╭─ THE DATA
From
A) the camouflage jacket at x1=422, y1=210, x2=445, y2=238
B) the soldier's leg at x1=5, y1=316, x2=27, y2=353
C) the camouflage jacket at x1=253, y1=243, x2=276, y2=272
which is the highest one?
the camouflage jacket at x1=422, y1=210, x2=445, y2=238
╰─
◆ OBJECTIVE ◆
Return the entries in full, keeping every line exactly as it is.

◆ SOLUTION TO THIS PROBLEM ◆
From
A) the camouflage jacket at x1=422, y1=210, x2=445, y2=238
B) the soldier's leg at x1=5, y1=316, x2=27, y2=353
C) the camouflage jacket at x1=253, y1=243, x2=276, y2=272
which is the highest one?
the camouflage jacket at x1=422, y1=210, x2=445, y2=238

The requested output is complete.